DOVER KENT ARCHIVES

Page Updated:- Tuesday, 14 December, 2021.

LIST PUBLIC HOUSES Rory Kehoe

 

The People's Refreshment House Association.

 

 

As far as I can see, of the c.130 pubs the PRHA ended up owning/managing, only 2 were in Kent.

The "Crown," Groombridge (as per the letters PRHA appearing on the pub sign in the 1916 and 1923 photos).

Crown PRHA sign 1925

Above PRHA sign that was on the "Crown", 1925, kindly sent by Rory Kehoe.

 

The "George and Dragon," Speldhurst (as per the plaque on the wall in the 1915 photo.)

 

The People's Refreshment House Association.

The PRHA was founded in 1896 by Francis Jayne, Bishop of Chester and in what we might now call its mission statement, its Article of Association included the following aims.

Francis Jayne, Bishop of Chester

i) The encouragement of temperance at Inns, Public Houses and Canteens.

ii) The provision and prompt supply of food and non-alcoholic refreshments.

iii) The maintenance of cleanliness and good order.

iv) The purchase of good supplies in the open market.

 

The PRHA recognised, at the outset, that c.80% of pubs in the United Kingdom were tied to brewers and spirit merchants. Therefore, it set out to invite landowners (with pubs on their estates) corporations, property trusts etc to allow the PRHA to manage their houses and to encourage the public to let the Association know if free houses were being put up for sale.

Funding came via 1 shares offered to the general public, though to discourage stock speculation, the annual dividend was capped at 5% (or 1/- in the pound).

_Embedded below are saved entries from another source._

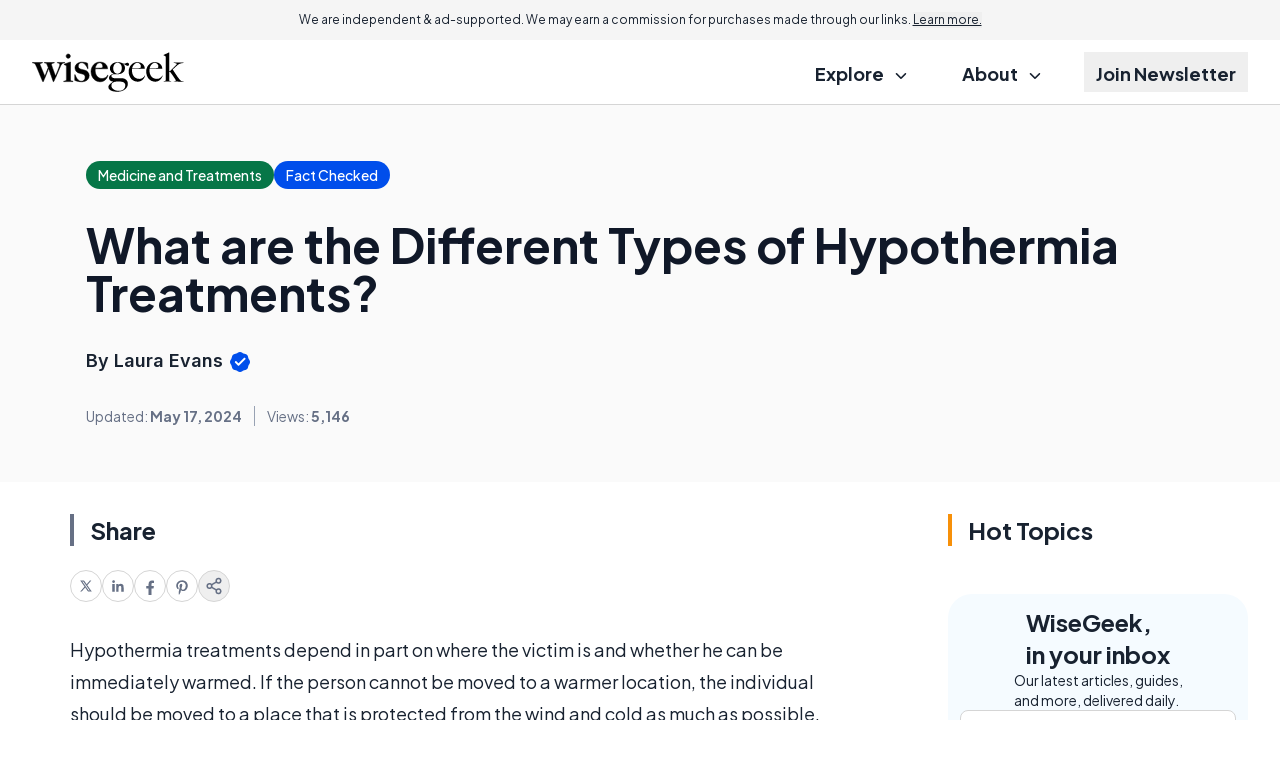

--- FILE ---
content_type: text/html; charset=utf-8
request_url: https://www.google.com/recaptcha/api2/aframe
body_size: 179
content:
<!DOCTYPE HTML><html><head><meta http-equiv="content-type" content="text/html; charset=UTF-8"></head><body><script nonce="9Vo1PpEgitdaaem2I-JbEw">/** Anti-fraud and anti-abuse applications only. See google.com/recaptcha */ try{var clients={'sodar':'https://pagead2.googlesyndication.com/pagead/sodar?'};window.addEventListener("message",function(a){try{if(a.source===window.parent){var b=JSON.parse(a.data);var c=clients[b['id']];if(c){var d=document.createElement('img');d.src=c+b['params']+'&rc='+(localStorage.getItem("rc::a")?sessionStorage.getItem("rc::b"):"");window.document.body.appendChild(d);sessionStorage.setItem("rc::e",parseInt(sessionStorage.getItem("rc::e")||0)+1);localStorage.setItem("rc::h",'1769107159655');}}}catch(b){}});window.parent.postMessage("_grecaptcha_ready", "*");}catch(b){}</script></body></html>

In 1901 the PRHA owned/managed 14 pubs but by 1907 this number had risen more than fourfold to 61. At the peak of its powers, the PRHA controlled c.130 pubs. However, the progress of the PRHA seems to have slowed down in the inter-war period and the Association's freehold properties and leasehold interests were acquired by Charrington's Anchor Brewery in early 1962.

The PRHA Limited was formally wound up in 1966.

The PRHA made available a form of directory (an early Good Pub Guide!) which offered travellers a simple map and a brief description of their pubs. All PRHA pubs offered tea/coffee at 1d a cup and a separate room/entrance (away from the bar) for individuals and families to enjoy food and non-alcoholic drinks. Most PRHA houses had tea gardens and some offered accommodation. Pub managers were paid commission on food and soft drinks but received nothing on sales of beer/spirit sales. Adverts for alcoholic drinks were banned and the Association insisted that its managers strictly observe all the conditions of the various Licensing Acts.